SpaceX also holds direct exposure to university endowments. The University of North Carolina system, for instance, has 10 percent of its endowment tied to SpaceX. Washington University in St. Louis and Stanford University hold similar stakes.
Musk has also made ambitious promises for SpaceX, including large-scale bets on the future of AI and plans to build data centers in space. However, those visions are overshadowed by his history of overpromising and under-delivering.
A New York Times analysis found he has delivered on promises on time, if at all, on only 19 percent of roughly 600 commitments he has made. In 2016, he claimed humans would be on Mars by 2025. That deadline passed without the promised arrival.
Elon Musk did not fulfill his 2025 pledge to launch fully autonomous Tesla robotaxis by year's end. Furthermore, his ambitious goal of cutting $2 trillion from the federal budget while leading the Department of Government Efficiency also failed to materialize.
In stark contrast to those unmet political promises, SpaceX reported a $4.9 billion loss last year alongside $18 billion in revenue. This figure represents a significant increase from the $14 billion generated the previous year.
Much of this financial expansion stems from the rapid growth of the Starlink satellite network. Michael Monaghan, a partner portfolio manager at FounderETFs, told Al Jazeera that institutional investors focus on future earnings rather than past setbacks.
"When we drive a car, we look out the windshield, not the rearview mirror," Monaghan explained. "We tend to be very long-term investors." His team projects SpaceX could generate $50 billion in Starlink revenue and another $50 billion from defense contracts by 2030.
Starlink currently serves over 10 million subscribers and acts as a profitable engine for the company. It accounts for between 50 and 80 percent of total revenue and continues to expand rapidly.
The launch cadence remains unmatched in history, with rockets launching nearly every two days. The Falcon-9 alone completed 165 launches last year. Monaghan also noted the company is uniquely positioned to construct a moonbase, a key priority for the US Department of Defense.
"There's only one company that can build, deliver, and supply that," he stated. Major financial institutions like Morgan Stanley and Goldman Sachs agree with this bullish outlook. Morgan Stanley forecasts revenue topping $330 billion by 2030, while Goldman Sachs predicts $470 billion over the same period.

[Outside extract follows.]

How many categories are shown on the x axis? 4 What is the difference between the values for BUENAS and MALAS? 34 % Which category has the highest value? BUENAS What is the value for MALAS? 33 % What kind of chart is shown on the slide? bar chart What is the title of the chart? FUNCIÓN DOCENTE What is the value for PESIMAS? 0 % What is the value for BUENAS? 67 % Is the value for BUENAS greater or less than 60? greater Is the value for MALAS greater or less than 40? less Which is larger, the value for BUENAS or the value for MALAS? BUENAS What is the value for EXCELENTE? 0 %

However, concerns persist as SpaceX doubles down on building data centers in space. Some fear the artificial intelligence sector may be a bubble ready to burst. Clark noted that valuations in space companies are highly interpretive given rising resource constraints and compute demand.

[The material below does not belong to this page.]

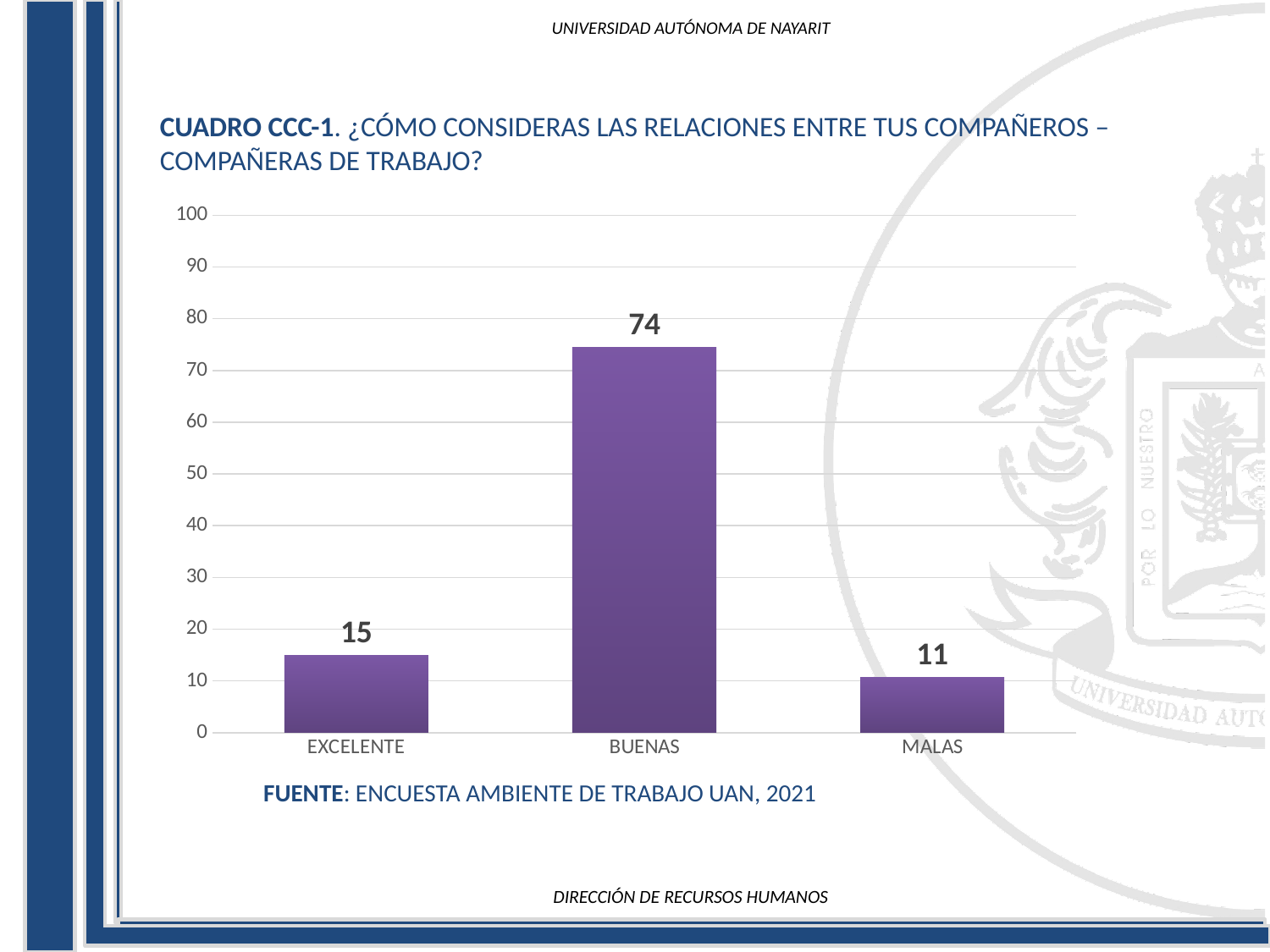
What is the value for EXCELENTE? 15 What is the difference between the values for EXCELENTE and MALAS? 4 Is the value for BUENAS greater or less than 70? greater What source is cited below the chart? ENCUESTA AMBIENTE DE TRABAJO UAN, 2021 What is the value for BUENAS? 74 What kind of chart is shown on the slide? bar chart Which is larger, the value for EXCELENTE or the value for MALAS? EXCELENTE Which category has the highest value? BUENAS How many categories are shown on the x axis? 3 Which category has the lowest value? MALAS What is the value for MALAS? 11 What is the difference between the values for BUENAS and EXCELENTE? 59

Because the AI sector features tight interconnections, weak performance in one area could drag down multiple stocks simultaneously. This ripple effect threatens the broader market amid growing anxiety over an AI bubble.
"If that bubble does burst, that impacts companies down the line," Tomic warned. "Consumers don't have a choice if this is a risk they want to take."
Torsten Slok, Apollo Global Management's chief economist, highlighted a critical difference between the current situation and the 1990s. "The top 10 companies in the S&P 500 today are more overvalued than they were in the 1990s," he said in a note last year.
Key players in this ecosystem include Nvidia, which holds major investments and partnerships with OpenAI, SpaceX, and Anthropic. Microsoft also invested in OpenAI and recently announced a partnership with SpaceX's Starlink.
Currently, the top ten holdings in the S&P 500 represent more than 40 percent of the index's total weight. These are all technology companies except for Berkshire Hathaway Inc. This concentration exists even before SpaceX, OpenAI, or Anthropic officially enter the index.